An additional hybrid phenotype characterized by the presence of Timp1 (RRA; C3d+/Timp1+/GFP+) was identified and found to be enhanced in response to medrysone particularly at the a-CC (Figure 6t). Timp1 is naturally expressed by astrocytes,^31,45 was recently shown to induce a myelinating profile in transplanted NSCs^72,71, is expressed by astrocytes in demyelinated white matter MS lesions and revealed to be down-regulated during CPZ-dependent demyelination.⁵³ Moreover, remyelination in acute and chronic demyelinated animals was shown to depend on astrocytic Timp1.^51,52 It is therefore conceivable that the here observed Timp1 expressing reactive astrocytes, yet in a minor number and only localized at the a-CC, can contribute to myelin repair as evoked by medrysone (Figures 6s, 6t). Further investigations will be necessary to describe additional trophic entities related to here-presented astrocyte subpopulations that are also involved in the overall repair process. Future investigations upon the microglia-astrocyte axis following medrysone-treatment could illuminate if astrocyte heterogeneity occurs in co- or interdependency of microglia stimulation.²⁵ This will also include investigations of medrysone acting directly on microglial cells as this has not being carried out so far. However, other corticosteroids have previously been shown to rescue an anti-inflammatory signature in these cells.73, 74, 75 Likewise, a future investigation of medrysone on the EAE-clinical score [i.e., loss of tail tone, paralysis and cerebellar demyelination, which recapitulates MS disease features,^76,77 will be able to strengthen the inclusion of medrysone into upcoming clinical examinations.

Indeed, we here demonstrate that in a chronic demyelination set-up the application of the corticosteroid medrysone induces a robust myelin regeneration response marked by regulated astrocyte polarization and trophic factor expression. This study also suggests that this drug may be of use as a potential treatment for late-stage MS where regenerative processes increasingly fail.^1,32,77 Our study is currently limited to the fact that no interpretation of medrysone's anti-inflammatory effects on white matter repair could be considered. Additionally, it must be kept in mind that not all NSCs and astrocyte subtypes within the adult brain are fully covered by the GFAP-GFP driver. Finally, for a successful biomedical translation of these findings medrysone dependent responses of human brain cells need to be determined.

Contributors

Markley Silva Oliveira Junior performed the majority of all experiments, data analysis, data interpretation, text writing and figure design. Jessica Schira–Heinen has accessed and verified the data, in addition supported experimental design, data analysis, interpretation, text writing and figure design.
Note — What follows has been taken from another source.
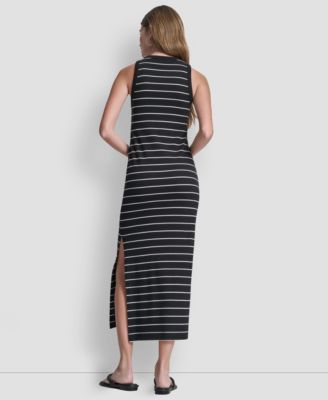 Women's Side-Slit Tank Midi Dress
Laura Reiche and Peter Göttle conducted primary OPC experiments and provided corresponding data analysis. Vanessa Cristina Meira de Amorim and Seulki Han provided support in data interpretation and data presentation. Isabel Lewen and Joel Gruchot executed primary astrocyte experiments and provided corresponding data analysis. Rainer Akkermann has accessed and verified the data and was involved in establishing the transgenic mouse strain and the cuprizone experiments. Kasum Azim was involved in experimental design, funding acquisition, data analysis and interpretation. Patrick Küry (PK) conceived the final project and manuscript and took the final decision for submission. PK was involved in experimental design, funding acquisition, data analysis and interpretation and in text writing and figure composition. All authors read and approved the final version of the manuscript.

Data sharing statement

Any additional information required to reanalyse the data reported in this paper is available from the lead contact upon request.

Declaration of interests

The authors declare no competing interest.